Here’s a silver lining to the
cancellation of youth sports this summer: Jerk coaches won’t have a chance to
assault players.
I just read a story in yesterday’s
NYT about an Olympic gymnast whose coach growing up (the coach being female, if
that matters) employed public humiliation, hair-pulling and stupidity—as in
having an athlete perform despite suffering on separate occasions a broken
growth plate and dislocated knee—to get her point across. And the point would be what, exactly, if not
that sports is the last refuge of abusers?
Most any parent of an athlete has
had to deal with these situations, and they can start by looking in the
mirror. I have a smart mouth, much
smarter than my I.Q., which I had to keep it in check with Clare. No, wait.
On reading that above sentence, I have to strip away the euphemism—the
mouth was more cruel than smart.
I’m not asking for forgiveness
here, in large part because I kept my mouth shut. The meanest thing I said—and I freely admit
to repeating—was this: “And if you hit
that pitch, where exactly was it going to go?”
Clare had a fondness for sliders away that I made it my mission in life to
break her of. Going on fifteen years
after the fact, our relationship appears good, and my daughter will take care
of me in my old age. I think.
Clare’s high school and college
coaches definitely weren’t abusive.
Coach Euks at Morton loved her for her bat from the first day of the
season in freshman year. On top of that,
I doubt Coach had/has a mean bone in his body.
But Coach had an assistant who, if his body were ever found stuffed in a
locker, every player on the team would’ve been a suspect. The man was Don Rickles without the filter,
is that’s possible. Lucky for everyone
surgery took him out of the dugout for parts of two seasons.
In college, Clare had Coach Brown
and Coach P. Brown was old school,
definitely not above yelling, which in itself signifies nothing beyond than a
preference for getting a point across.
Coach expected her players to perform at a high level, and she held them
to it. Coach also placed her trust in
veterans first. Had she stayed for
Clare’s junior year, I’m pretty sure Clare would’ve been the veteran she most
would’ve leaned on.
As for Coach Brown’s replacement,
Coach P., it was like he took notes from Coach Euks on how to treat Clare. We were lucky that way. And it helped make up for the travel
coaches. Some of those guys, OMG.
Clare’s first travel coach did a
dead-on if unintended impression of R. Lee Ermey, the D.I. in “Full Metal
Jacket,” right down to the crew cut.
Coach didn’t swear, but I saw him push two of his players into asthma
attacks, including my daughter. But we
were fortunate, in a way. Clare was an
insurance policy for Coach as a 13-year old on a 16-u team. He ended up not needing her, and she went to
another team in the organization before ever playing in a game for him.

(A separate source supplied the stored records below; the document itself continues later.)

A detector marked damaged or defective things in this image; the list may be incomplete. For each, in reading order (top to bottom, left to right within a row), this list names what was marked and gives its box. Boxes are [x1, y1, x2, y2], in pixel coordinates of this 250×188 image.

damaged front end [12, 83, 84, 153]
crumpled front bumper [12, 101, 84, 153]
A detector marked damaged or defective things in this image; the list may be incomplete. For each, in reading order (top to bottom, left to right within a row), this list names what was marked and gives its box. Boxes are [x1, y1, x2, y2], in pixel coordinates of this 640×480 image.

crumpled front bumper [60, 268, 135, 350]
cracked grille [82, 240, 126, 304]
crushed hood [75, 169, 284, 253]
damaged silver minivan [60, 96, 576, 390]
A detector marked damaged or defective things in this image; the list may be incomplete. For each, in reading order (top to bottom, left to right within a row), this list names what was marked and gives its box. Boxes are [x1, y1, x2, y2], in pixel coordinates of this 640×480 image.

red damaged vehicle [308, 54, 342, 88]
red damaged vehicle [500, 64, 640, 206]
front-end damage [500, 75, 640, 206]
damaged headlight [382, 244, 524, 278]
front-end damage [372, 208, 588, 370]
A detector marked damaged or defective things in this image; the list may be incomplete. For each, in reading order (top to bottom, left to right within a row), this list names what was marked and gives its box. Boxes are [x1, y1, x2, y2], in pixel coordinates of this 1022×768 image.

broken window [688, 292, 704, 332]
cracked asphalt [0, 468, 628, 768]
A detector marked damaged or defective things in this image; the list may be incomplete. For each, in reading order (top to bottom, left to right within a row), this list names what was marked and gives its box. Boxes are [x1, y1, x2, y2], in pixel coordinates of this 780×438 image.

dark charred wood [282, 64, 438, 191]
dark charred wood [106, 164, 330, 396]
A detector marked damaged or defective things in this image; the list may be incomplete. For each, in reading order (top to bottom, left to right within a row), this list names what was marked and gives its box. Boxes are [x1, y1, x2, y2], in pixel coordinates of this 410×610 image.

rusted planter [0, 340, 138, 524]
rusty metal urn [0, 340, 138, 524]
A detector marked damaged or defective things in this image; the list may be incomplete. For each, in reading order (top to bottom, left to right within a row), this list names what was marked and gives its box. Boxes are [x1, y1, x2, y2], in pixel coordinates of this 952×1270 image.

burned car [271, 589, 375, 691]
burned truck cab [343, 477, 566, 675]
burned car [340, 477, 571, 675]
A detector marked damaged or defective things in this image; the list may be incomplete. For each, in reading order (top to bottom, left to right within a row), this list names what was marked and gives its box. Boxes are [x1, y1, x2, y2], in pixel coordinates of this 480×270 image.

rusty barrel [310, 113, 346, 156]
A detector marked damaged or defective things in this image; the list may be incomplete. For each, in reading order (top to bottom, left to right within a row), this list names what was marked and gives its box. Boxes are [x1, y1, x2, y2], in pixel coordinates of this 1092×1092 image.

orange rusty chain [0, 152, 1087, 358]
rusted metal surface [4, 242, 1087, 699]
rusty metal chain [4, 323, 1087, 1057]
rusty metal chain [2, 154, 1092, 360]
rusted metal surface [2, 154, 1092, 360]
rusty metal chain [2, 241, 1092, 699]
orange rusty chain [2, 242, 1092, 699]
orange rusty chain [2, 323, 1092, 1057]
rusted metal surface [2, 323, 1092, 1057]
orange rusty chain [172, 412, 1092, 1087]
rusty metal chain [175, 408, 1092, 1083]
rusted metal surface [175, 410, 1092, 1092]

The next two years we had good
coaches, to be followed by two idiots the third year. The one coach in particular was a gem. He felt the need to inform Clare she’d never
hit in college, and, during one game, grabbed a player by her helmet cage the
better to yell at her. Really, good
times.
Each sport is different, I think,
attracting a unique set of abusers. Women’s
gymnastics seems to be the worse. What
we went through in softball was bad enough.
Is it too much to hope things change once play resumes? It shouldn’t be.